Habibi by Craig Thompson (Dystopian graphic novel)

The center of this beautiful book is the love story between Dodola, an Arab slave girl/courtesan and Cham/Zam, an African slave boy. "Love" begins as caretaker and charge and becomes one between partners- but not without a lot of sacrifice and heartache.

These are my observations of what worked for me and what didn't:

-The relationship- and much of the imagery- is reminiscent of the Mother Goddess and her eternal son/lover.

-Dodola, older than Zam by nine years, is taught at an early age that her body is a commodity, and she learns quickly to separate her soul from her body. Even before she is sold into marriage at the age of nine, her parents use her as a fill in for a fertility/water goddess. In this story, her body- and women's bodies- symbolizes not only the trampled earth but the majority of its people who can't enjoy the earth or what it produces.
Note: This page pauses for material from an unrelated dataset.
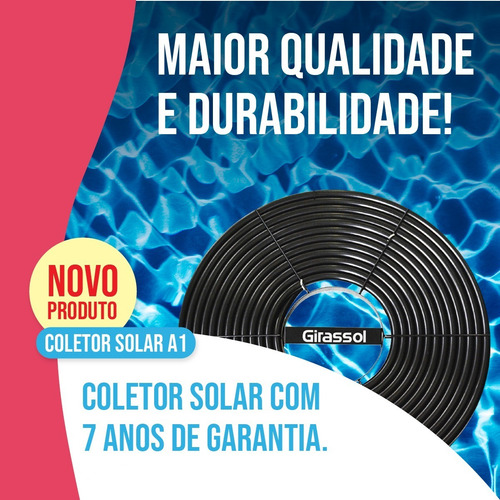 Aquecedor Solar Piscina 48.000l 12xa1 Girassol Com Painel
-When the story begins, we think we're seeing an alternate take on Medieval Middle Eastern history. It is very quickly apparent that this story is actually set in a dystopian future in which many people have been thrown back to a period in which basic human rights are once again up for grabs. (If the observation is that this isn't different from what many live through now, I believe that is part of the author's point.) Toward the end of the story we learn that there are many who live a "civilized" existence...but how civilized can it be when it's in such close proximity to those who literally live in garbage?
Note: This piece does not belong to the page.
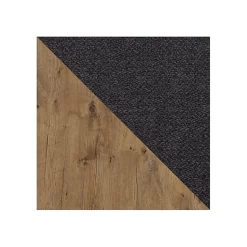 Lit continental Baltimore 190, Double, Noir, Tissu, Disponible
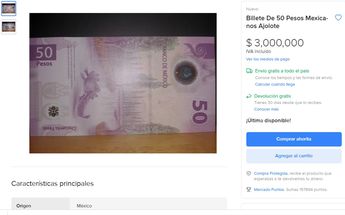 El billete se encuentra en perfectas condiciones / Captura.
-As others have noted, "industry" hangs over this dystopia, as does "apocalypse", but it ends on a hopeful note in which there remain oases that our heroes can take advantage of...or can they?
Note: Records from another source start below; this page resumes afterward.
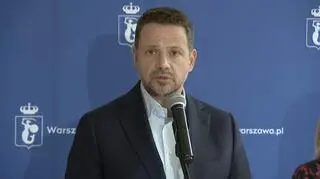 Рафал Тшасковський під час прес-конференції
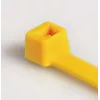 HellermannTyton T80R-N66-YE-C1 standartinis plastikinis raištis, 210 x 4,6 mm, geltonas, 100 vnt. 116-08014
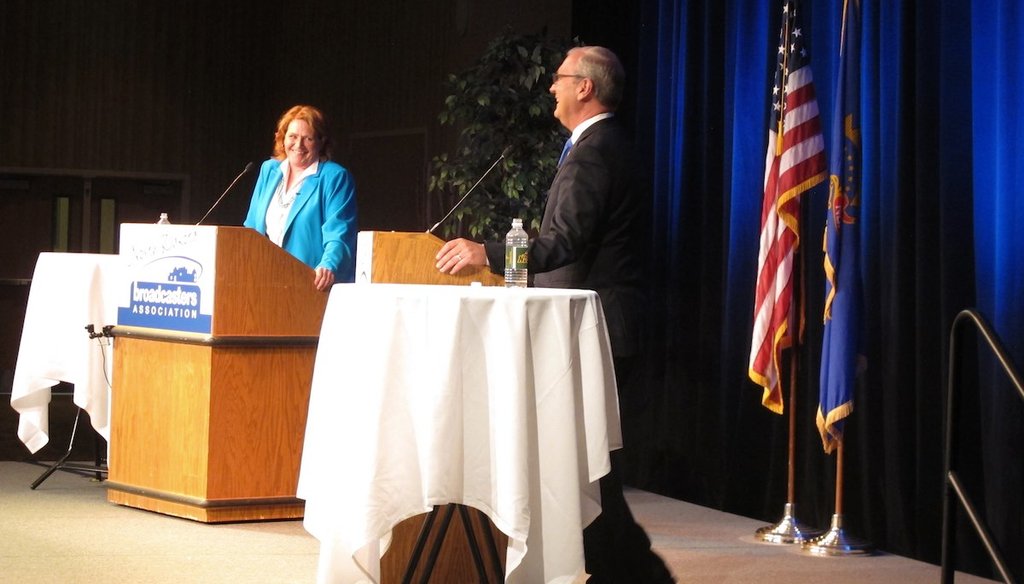 In the final debate for U.S. Senate in North Dakota, incumbent Heidi Heitkamp accused U.S. Rep. Kevin Cramer of taking away coverage for pre-existing conditions.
-The artist is willing to show graphic, adult situations...as long as they involve women's bodies. Dodola is unclothed and graphically exposed for more than half of the book. There are also multiple- innumerable?- renderings of the bodies of women in the sultan's harem and even women serving as wetnurses. I don't object because this is a story with mature themes, but there are very few comparable renderings of men's bodies. Generously, one might think that this highlights the dignity men are afforded in this world, but 300 pages in, the disparity feels exploitative.

-By the end of the book, Dodola and Zam have earned happiness and a family. To the extent that the love story is a parable for the fate of the larger world, it ends on the hopeful note that love can redeem those who open themselves to it and in a way that is wide open to the dangers that surround them. It's enjoyable to imagine how they might be able to help redeem the world at large.

Recommended with caveats for fans of dystopian graphic novels.